◆ Aufgabenstellungen:
1. Nennen Sie jede Gesetzesvorschrift, die im Textauszug zitiert wird, und führen Sie mehrfach genannte Vorschriften nur einmal auf.
2. Auf welcher rechtlichen Grundlage hat das Oberlandesgericht laut dem Textauszug die Erstattungsfähigkeit der Rechtsanwaltskosten geprüft?
3. Schreiben Sie den Textauszug von „Richtig sei demnach, mit“ bis „nicht anwendbar ist.“ wortgetreu ab.

◆ Vorliegender Textauszug:

══════════════════════════════

Richtig sei demnach, mit dem Bundesarbeitsgericht nur auf die Sichtweise einer wirtschaftlich denkenden und das Gebot der Kostengeringhaltung beachtenden Partei abzustellen. Wisse diese unverschuldet nichts von einer zwischenzeitlichen Rücknahme, sei Erstattungsfähigkeit anzunehmen.

11

3. Das hält rechtlicher Nachprüfung nicht stand.

12

Bereits der rechtliche Ausgangspunkt des Oberlandesgerichts ist unzutreffend. Denn dieses hat die Erstattungsfähigkeit der vom Antragsgegner geltend gemachten Rechtsanwaltskosten auf der Grundlage von § 91 ZPO geprüft, der im vorliegenden Fall jedoch nicht anwendbar ist.

13

Gegenstand des Ausgangsverfahrens ist mit der elterlichen Sorge eine Kindschaftssache nach § 151 Nr. 1 FamFG. Anders als in Ehesachen und Familienstreitsachen, für die § 113 Abs. 1 ZPO anstelle der §§ 80 ff. FamFG die entsprechende Geltung der Kostenbestimmungen in §§ 91 ff. ZPO anordnet, richten sich in Kindschaftssachen als Verfahren der freiwilligen Gerichtsbarkeit die Kosten nach den §§ 80 ff. FamFG. Der - auch vom Oberlandesgericht zitierte - § 85 FamFG ordnet lediglich für die Kostenfestsetzung die entsprechende Anwendung der §§ 103 bis 107 ZPO an.

══════════════════════════════

◆ Datensatz:
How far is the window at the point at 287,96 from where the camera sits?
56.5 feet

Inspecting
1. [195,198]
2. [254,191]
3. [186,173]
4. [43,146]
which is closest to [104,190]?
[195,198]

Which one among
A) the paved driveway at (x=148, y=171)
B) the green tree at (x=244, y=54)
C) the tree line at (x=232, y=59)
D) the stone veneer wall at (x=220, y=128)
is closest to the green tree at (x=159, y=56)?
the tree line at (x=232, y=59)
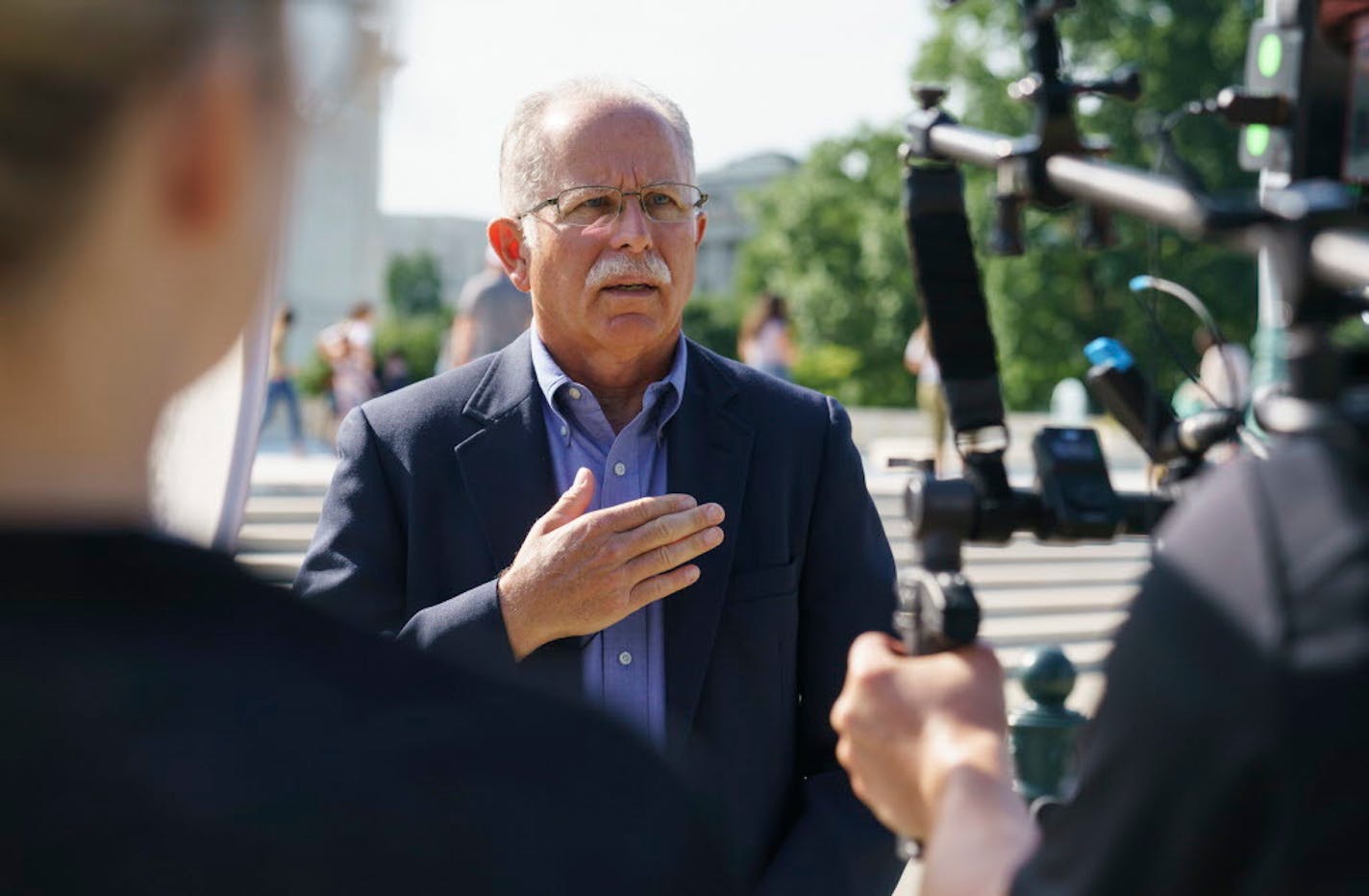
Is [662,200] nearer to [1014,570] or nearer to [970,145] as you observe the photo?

══════════════════════════════

◆ Ergebnisse je Aufgabe:
1.
§ 91 ZPO
§ 151 Nr. 1 FamFG
§ 113 Abs. 1 ZPO
§§ 80 ff. FamFG
§§ 91 ff. ZPO
§ 85 FamFG
§§ 103 bis 107 ZPO

2. Auf der Grundlage von § 91 ZPO.

3.
Richtig sei demnach, mit dem Bundesarbeitsgericht nur auf die Sichtweise einer wirtschaftlich denkenden und das Gebot der Kostengeringhaltung beachtenden Partei abzustellen. Wisse diese unverschuldet nichts von einer zwischenzeitlichen Rücknahme, sei Erstattungsfähigkeit anzunehmen.

11

3. Das hält rechtlicher Nachprüfung nicht stand.

12

Bereits der rechtliche Ausgangspunkt des Oberlandesgerichts ist unzutreffend. Denn dieses hat die Erstattungsfähigkeit der vom Antragsgegner geltend gemachten Rechtsanwaltskosten auf der Grundlage von § 91 ZPO geprüft, der im vorliegenden Fall jedoch nicht anwendbar ist.